WOW! This photo represents a lot. (No, I'm not going to blog about how much my seriously outdated kitchen needs to be remodeled ... and just in case anyone out there feels the uncontrollable urge to remind me, please be confident that as you speak, I am hanging my head and repeating, "yeah, I know, I know ...").
This entry will actually be about "letting go". Letting go of stress. Letting go of fear. Letting go of ... CONTROL. With just one look at this photo by my older children, they will be able to tell you exactly what I'm talking about.
I worked outside the home for 17 years. Not just one full-time job mind you - there were times when I worked two full-time jobs OR a full-time job and a part-time job. Why, I've even been known to work two full-time jobs along with a part-time job. Basically, I worked all the time - anywhere from 60-105 hours per week outside the home. Factor in commute time and I was only home long enough check on my sleeping children, catch less than 5 hours sleep for myself, then get the children off to school the next morning. The weekends? I usually worked things out so I could be home Saturday and Sunday mornings - this afforded me time to clean, do some laundry, grocery shop and cook a week's worth of meals before racing off to one of my jobs. Consequently, I had to run a "tight ship". Otherwise, there was the risk that absolute chaos would break out and the end result would be a huge mess that I did not have the time, and especially not the energy, to deal with.
Six years ago a miracle happened and I was able to stop being a part-time everything and begin working on becoming a full-time wife and mother. Five years ago, we decided to begin homeschooling JP, and as they started growing up, we decided to also home school OG and EJ. Now, don't be silly by thinking all this has been an easy transition. When a woman works away from home like a insane maniac out of necessity for 17 years - you know the cliche, "old habits die hard".
Six years ago I would have never dreamed I'd be able to let go ( ... don't have time to even think about a mess) and allow my 9 & 6 year old children to cook breakfast - all by themselves. Yep! without help from mom. As you can see from the photo, they were successful in creating a pretty good mess. But what you can't see from the photo is the self confidence they've gained by successfully completing this task completely on their own, without help from mom. You didn't see the pride in their faces when they asked me, "How do you like your egg sandwich?" "Did we make it the way you like it, mommy?" "Mmm, we sure are good cooks!"
AB and I recently had an opportunity to talk. I'd mentioned the contrast between my relationship with him and my relationship with the younger children. He questioningly implied that maybe I was disappointed in him.
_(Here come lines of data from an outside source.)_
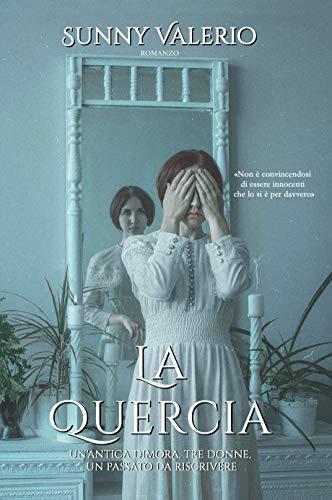 """""""La Quercia""""Un' antica dimora , tre donne, un passato da riscrivere di Sunny Valerio"""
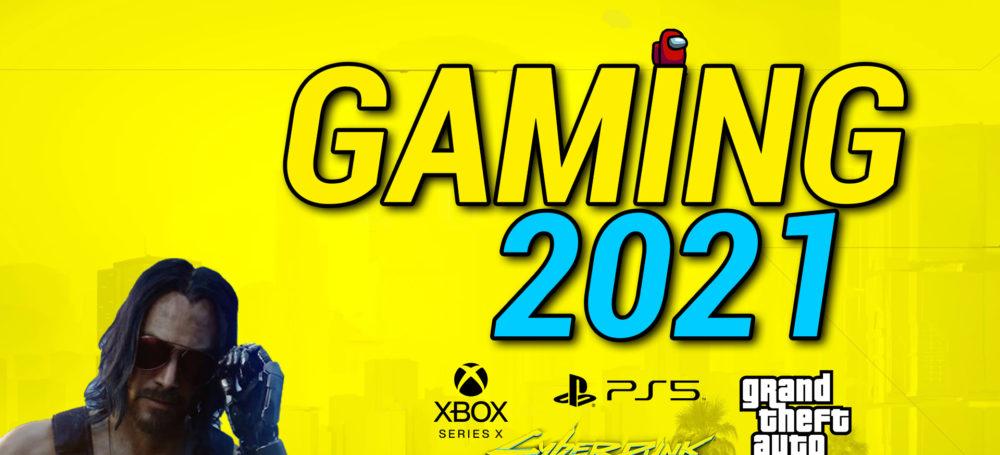 Was uns gamingtechnisch 2021 erwarten wird und was du jetzt schon wissen musst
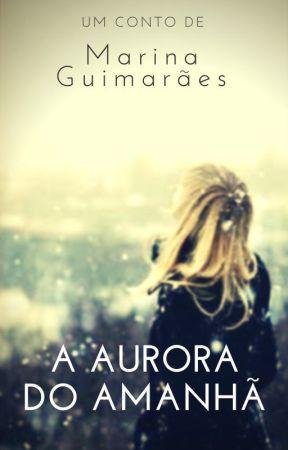 A aurora do amanhã by Marinabguimares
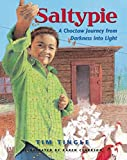 Saltypie: A Choctaw Journey from Darkness into Light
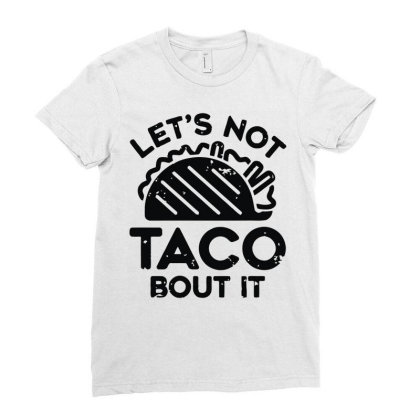 Lets Not Taco Bout It Ladies Fitted T-shirt Designed By Fanshirt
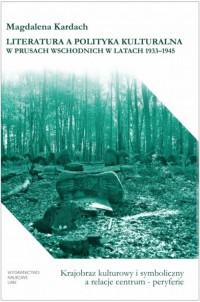 Literatura a polityka kulturalna w Prusach Wschodnich w latach 1933-1945. Krajobraz kulturowy i symboliczny - okładka książki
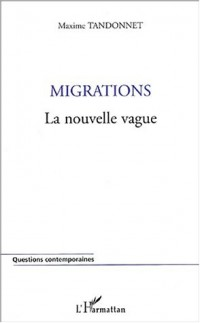 Migrations : La nouvelle vague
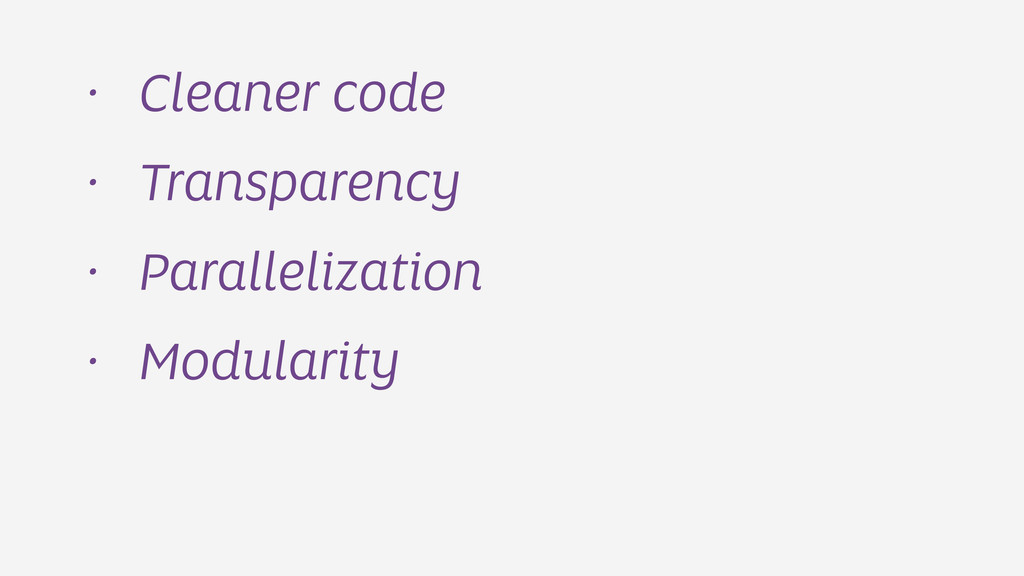 • Cleaner code • Transparency • Parallelization...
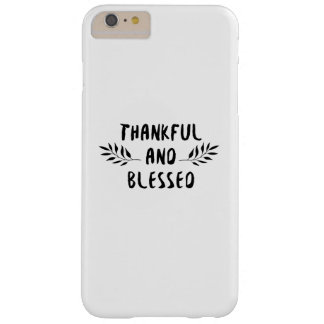 Thankful And Blessed Fall Thanksgiving Day Barely There iPhone 6 Plus Case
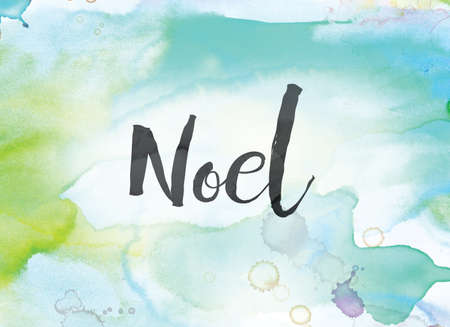 The word Noel concept and theme written in black ink on a colorful painted watercolor background.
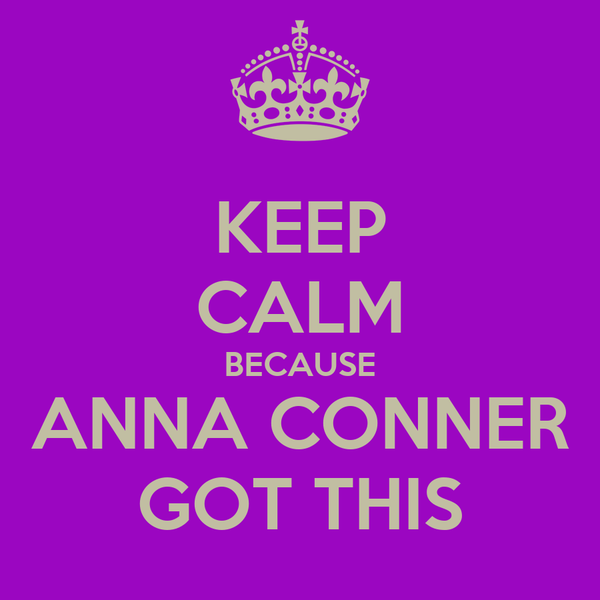 KEEP CALM BECAUSE ANNA CONNER GOT THIS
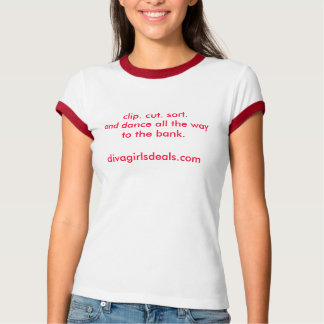 clip. cut. sort.and dance all the way to the ba... T-Shirt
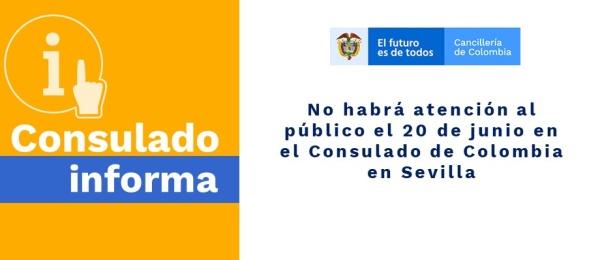 No habrá atención al público el 20 de junio de 2019 en el Consulado de Colombia en Sevilla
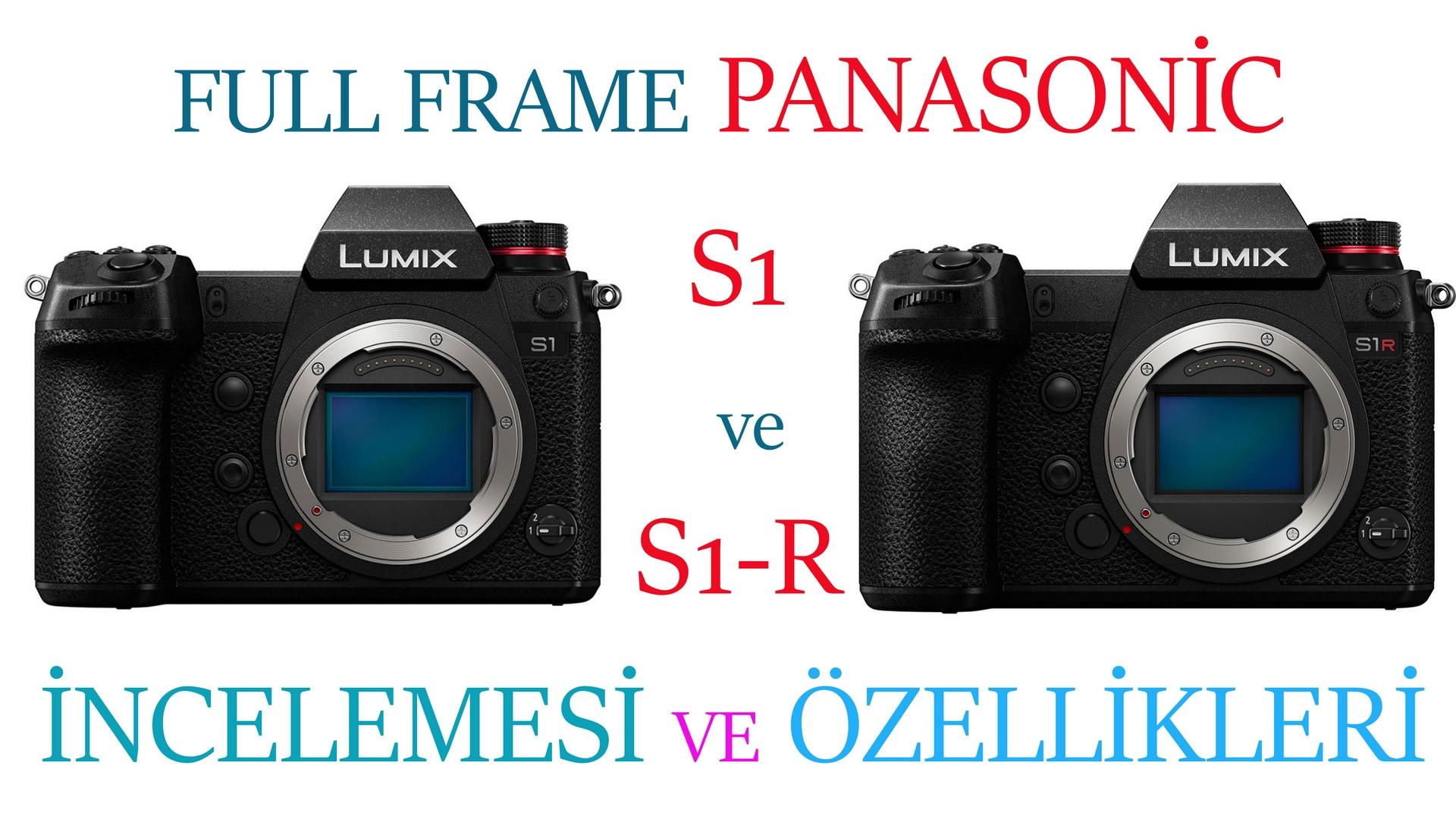 Aynasız Full Frame Panasonic S1 ve S1-R İNCELEMESİ ve Özellikleri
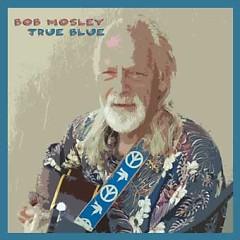 True Blue - Bob Mosley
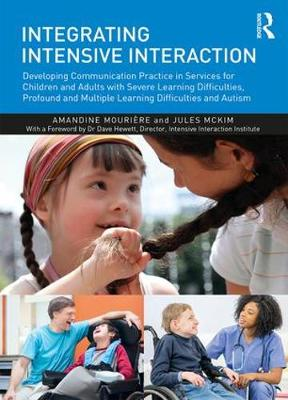 Integrating Intensive Interaction: Developing Communication Practice in Services for Children and Adults with Severe Learning Difficulties, Profound and Multiple Learning Difficulties and Autism (Paperback)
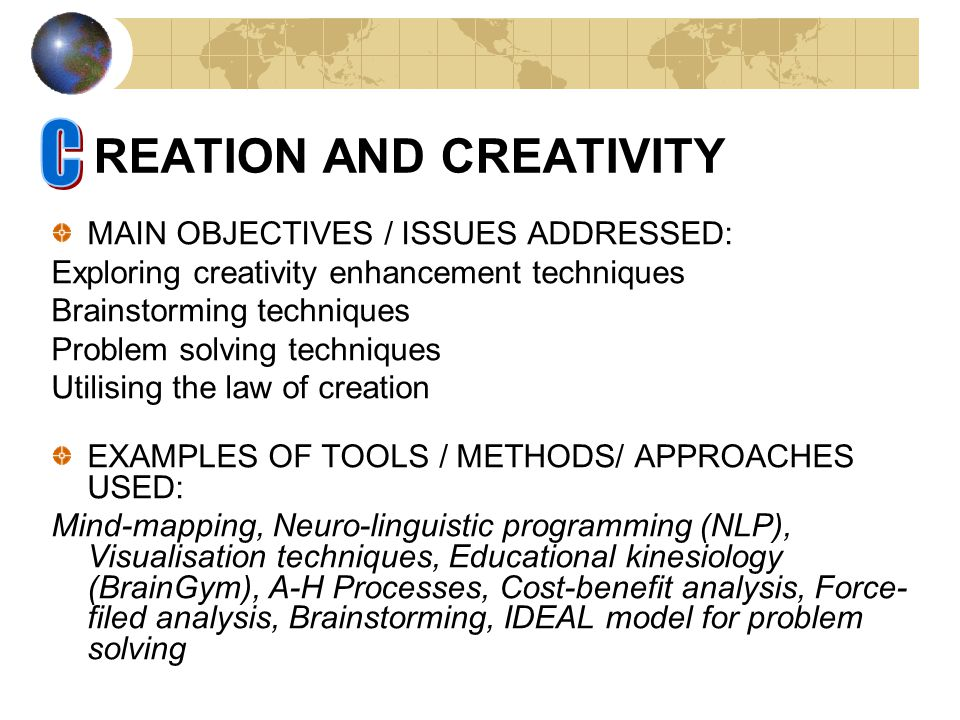 REATION AND CREATIVITY MAIN OBJECTIVES / ISSUES ADDRESSED: Exploring creativity enhancement techniques Brainstorming techniques Problem solving techniques Utilising the law of creation EXAMPLES OF TOOLS / METHODS/ APPROACHES USED: Mind-mapping, Neuro-linguistic programming (NLP), Visualisation techniques, Educational kinesiology (BrainGym), A-H Processes, Cost-benefit analysis, Force- filed analysis, Brainstorming, IDEAL model for problem solving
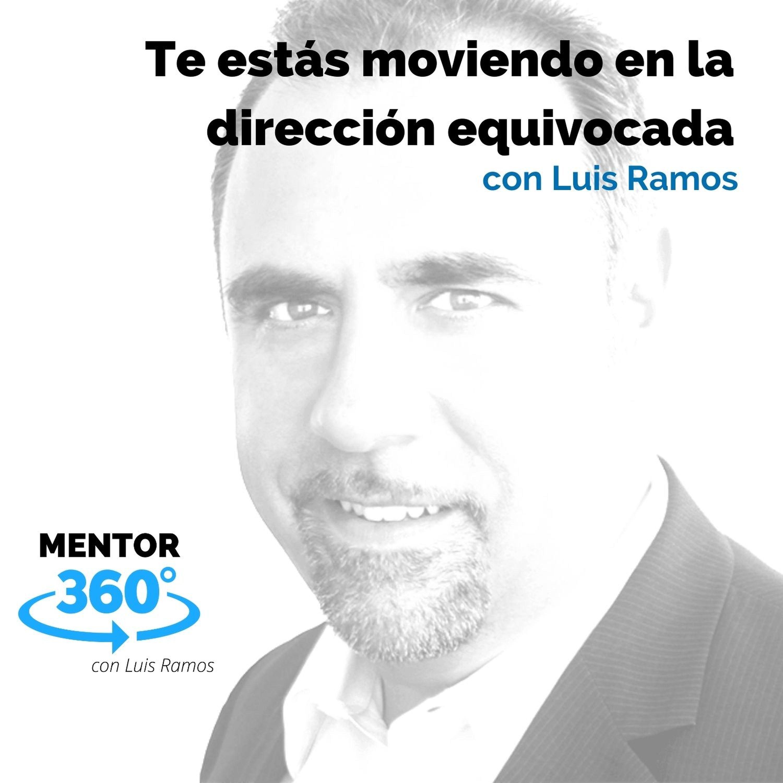 Te estás moviendo en la dirección equivocada, con Luis Ramos - MENTOR360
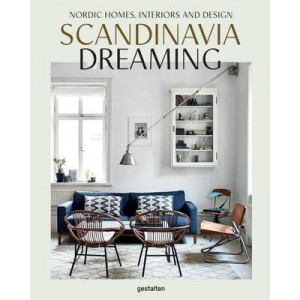 Scandinavia Dreaming : Nordic Homes, Interiors and Design: Scandinavian Design, Interiors and Living: Volume 2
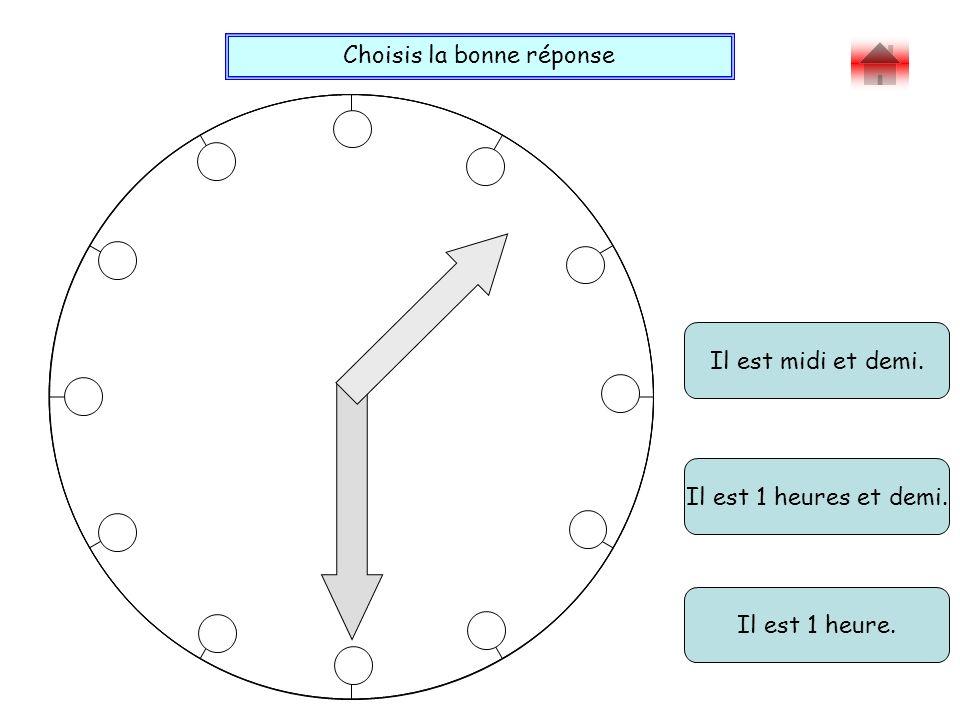 Choisis la bonne réponse Bravo ! Il est midi et demi. Il est 1 heure. Il est 1 heures et demi.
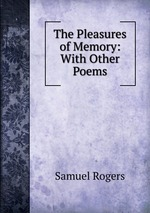 The Pleasures of Memory: With Other Poems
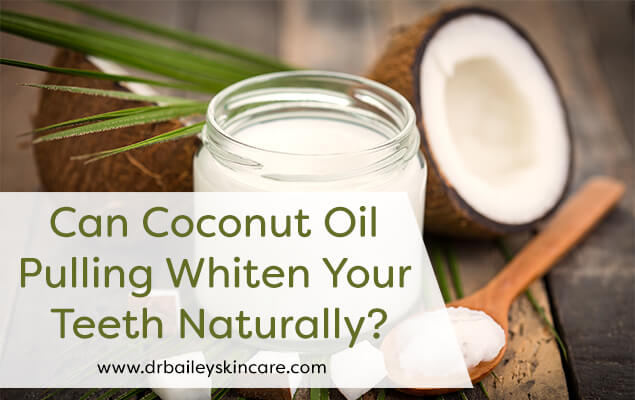 Can 'Coconut Oil Pulling' Whiten Your Teeth Naturally?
I had to explain that I am not disappointed in him. I am disappointed that I missed getting to know him as a child and that he missed getting to know me during his childhood. I am disappointed that he didn't get to make a mess in the kitchen. I am disappointed that I never heard him say, "Mmm, I sure am a good cook!" I am disappointed that I didn't get to spend all the crazy and messy days of childhood with him.
We can't go back and change the circumstances that caused me to have to work like an insane maniac. We don't get a do over. But, we do get today ... I have to go check in on OG & EJ - they are now "cleaning" the kitchen.